EXTRAIT CHOISI:
Lucide ou confus?
Qu’arrive-t-il au patrimoine en cas d’incapacité de discernement? Au mieux, ce problème a été réglé assez tôt. (Illustration: Alexander Glandien)

«Les agents d’assurance font cliqueter le couvercle du cercueil, tandis que les conseillers bancaires ne parlent que des bons côtés de la vie», disait-on encore il y a quelques années dans le secteur bancaire. Cependant, tout a changé avec la loi de protection de l’enfant et de l’adulte entrée en vigueur en 2013. Bien que toutes les banques n’en avertissent pas encore systématiquement leurs clients, l’ensemble des instituts veillent aujourd’hui à ce que leurs clients prennent des dispositions au cas où ils ne pourraient plus gérer eux-mêmes leurs questions financières.

Car «quand l’APEA (Autorité de protection de l’enfant et de l’adulte) entre dans la danse, tout devient plus compliqué», explique un banquier avant d’ajouter que l’APEA a une mission différente d’un représentant privé choisi: elle doit protéger d’office le patrimoine tandis qu’un privé peut poursuivre la stratégie de placement existante beaucoup plus librement. Du côté de l’APEA, on entend que les banques ne faciliteraient souvent pas les choses, car elles voudraient trop se protéger légalement. Pour les clients, cela signifie qu’il est préférable de prendre des dispositions juridiquement contraignantes déjà lors de leurs jeunes années et de les vérifier régulièrement.

ÉNONCÉ A: D'après l'extrait, en quelle année la loi de protection de l'enfant et de l'adulte est-elle entrée en vigueur ?

DONNÉES À TRAITER:
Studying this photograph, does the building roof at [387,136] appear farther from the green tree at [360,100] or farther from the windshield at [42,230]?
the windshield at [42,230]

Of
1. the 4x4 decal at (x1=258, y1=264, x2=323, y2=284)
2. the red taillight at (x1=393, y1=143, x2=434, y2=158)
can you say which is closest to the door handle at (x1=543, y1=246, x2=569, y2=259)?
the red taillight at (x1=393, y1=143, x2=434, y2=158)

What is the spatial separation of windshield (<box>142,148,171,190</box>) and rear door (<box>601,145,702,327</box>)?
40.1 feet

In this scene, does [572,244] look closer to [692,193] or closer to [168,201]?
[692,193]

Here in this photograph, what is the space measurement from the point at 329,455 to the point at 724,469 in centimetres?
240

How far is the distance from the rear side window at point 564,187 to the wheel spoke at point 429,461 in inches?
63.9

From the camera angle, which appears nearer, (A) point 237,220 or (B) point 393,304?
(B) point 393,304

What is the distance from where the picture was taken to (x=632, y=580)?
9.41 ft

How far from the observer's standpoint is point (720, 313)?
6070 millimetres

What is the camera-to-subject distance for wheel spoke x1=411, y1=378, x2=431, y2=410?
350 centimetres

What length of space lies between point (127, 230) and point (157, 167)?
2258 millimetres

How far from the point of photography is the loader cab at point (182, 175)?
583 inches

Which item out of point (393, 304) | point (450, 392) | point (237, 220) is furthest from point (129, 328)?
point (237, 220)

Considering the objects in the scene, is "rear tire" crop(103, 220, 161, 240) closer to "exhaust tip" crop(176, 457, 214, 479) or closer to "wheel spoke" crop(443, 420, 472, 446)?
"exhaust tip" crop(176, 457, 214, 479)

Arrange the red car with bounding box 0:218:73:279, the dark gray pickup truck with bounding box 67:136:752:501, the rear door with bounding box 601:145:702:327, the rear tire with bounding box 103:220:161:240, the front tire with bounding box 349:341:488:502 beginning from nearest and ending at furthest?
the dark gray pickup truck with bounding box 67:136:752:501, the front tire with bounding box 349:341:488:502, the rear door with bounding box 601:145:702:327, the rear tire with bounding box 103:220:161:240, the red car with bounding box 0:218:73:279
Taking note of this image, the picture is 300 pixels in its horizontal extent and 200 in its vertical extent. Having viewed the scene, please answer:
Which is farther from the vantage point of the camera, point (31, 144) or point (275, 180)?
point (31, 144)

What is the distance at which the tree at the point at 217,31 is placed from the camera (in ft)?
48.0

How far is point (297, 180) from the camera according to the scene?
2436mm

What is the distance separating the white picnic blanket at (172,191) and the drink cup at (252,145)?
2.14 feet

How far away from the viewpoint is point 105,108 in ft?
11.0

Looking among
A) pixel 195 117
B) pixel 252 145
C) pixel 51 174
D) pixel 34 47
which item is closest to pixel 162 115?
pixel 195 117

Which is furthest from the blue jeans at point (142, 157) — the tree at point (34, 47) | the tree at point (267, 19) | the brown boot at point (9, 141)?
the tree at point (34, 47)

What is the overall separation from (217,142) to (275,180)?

ÉNONCÉ B: Combien de lignes ci-dessus contiennent la chaîne « spoke » ? Donnez uniquement le nombre.

CORRIGÉ A: En 2013.

CORRIGÉ B: 3